[Recorded data]
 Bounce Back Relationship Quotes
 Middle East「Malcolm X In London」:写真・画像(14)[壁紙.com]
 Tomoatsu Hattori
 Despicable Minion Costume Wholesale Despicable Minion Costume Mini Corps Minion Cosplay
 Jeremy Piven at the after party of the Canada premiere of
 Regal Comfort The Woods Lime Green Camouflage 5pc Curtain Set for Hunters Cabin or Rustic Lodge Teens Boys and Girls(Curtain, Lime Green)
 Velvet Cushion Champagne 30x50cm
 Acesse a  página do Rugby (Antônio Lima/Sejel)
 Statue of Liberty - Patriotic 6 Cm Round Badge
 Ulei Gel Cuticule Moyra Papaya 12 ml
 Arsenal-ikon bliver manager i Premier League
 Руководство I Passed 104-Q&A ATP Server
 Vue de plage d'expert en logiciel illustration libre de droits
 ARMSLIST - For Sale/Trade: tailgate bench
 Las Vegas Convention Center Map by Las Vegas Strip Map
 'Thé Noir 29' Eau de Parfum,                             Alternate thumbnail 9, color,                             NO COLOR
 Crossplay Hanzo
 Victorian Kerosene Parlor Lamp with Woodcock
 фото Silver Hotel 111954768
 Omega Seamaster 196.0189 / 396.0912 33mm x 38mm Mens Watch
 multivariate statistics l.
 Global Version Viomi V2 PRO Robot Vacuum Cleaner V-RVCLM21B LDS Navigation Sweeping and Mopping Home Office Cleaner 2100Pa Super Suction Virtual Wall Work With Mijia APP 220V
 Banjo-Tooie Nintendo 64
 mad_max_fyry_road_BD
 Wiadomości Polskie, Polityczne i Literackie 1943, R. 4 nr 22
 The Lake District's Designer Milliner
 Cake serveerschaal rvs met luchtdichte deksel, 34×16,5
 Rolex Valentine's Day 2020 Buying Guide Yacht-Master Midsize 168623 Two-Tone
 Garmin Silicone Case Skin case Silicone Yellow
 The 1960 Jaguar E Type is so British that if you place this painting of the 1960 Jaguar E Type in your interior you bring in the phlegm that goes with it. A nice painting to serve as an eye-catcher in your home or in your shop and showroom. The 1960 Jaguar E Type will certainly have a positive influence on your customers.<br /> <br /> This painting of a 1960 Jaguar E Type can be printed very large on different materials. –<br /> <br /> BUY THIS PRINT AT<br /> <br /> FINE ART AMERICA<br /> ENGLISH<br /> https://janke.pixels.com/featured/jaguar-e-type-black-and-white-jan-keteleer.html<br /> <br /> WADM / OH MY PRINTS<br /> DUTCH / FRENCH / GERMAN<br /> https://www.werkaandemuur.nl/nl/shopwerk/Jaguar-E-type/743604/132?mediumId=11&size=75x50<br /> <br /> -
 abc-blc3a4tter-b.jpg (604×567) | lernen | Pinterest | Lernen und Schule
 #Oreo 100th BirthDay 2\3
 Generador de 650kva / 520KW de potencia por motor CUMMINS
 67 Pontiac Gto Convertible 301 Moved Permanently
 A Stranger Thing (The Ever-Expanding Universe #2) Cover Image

▶ WHAT TO DO: From the entries above, print the lines beginning at the one with "Despicable Minion Costume Wholesale" and stopping after the one with "Statue of Liberty", exactly as written and with nothing else.

▶ RESPONSE BOX:
 Despicable Minion Costume Wholesale Despicable Minion Costume Mini Corps Minion Cosplay
 Jeremy Piven at the after party of the Canada premiere of
 Regal Comfort The Woods Lime Green Camouflage 5pc Curtain Set for Hunters Cabin or Rustic Lodge Teens Boys and Girls(Curtain, Lime Green)
 Velvet Cushion Champagne 30x50cm
 Acesse a  página do Rugby (Antônio Lima/Sejel)
 Statue of Liberty - Patriotic 6 Cm Round Badge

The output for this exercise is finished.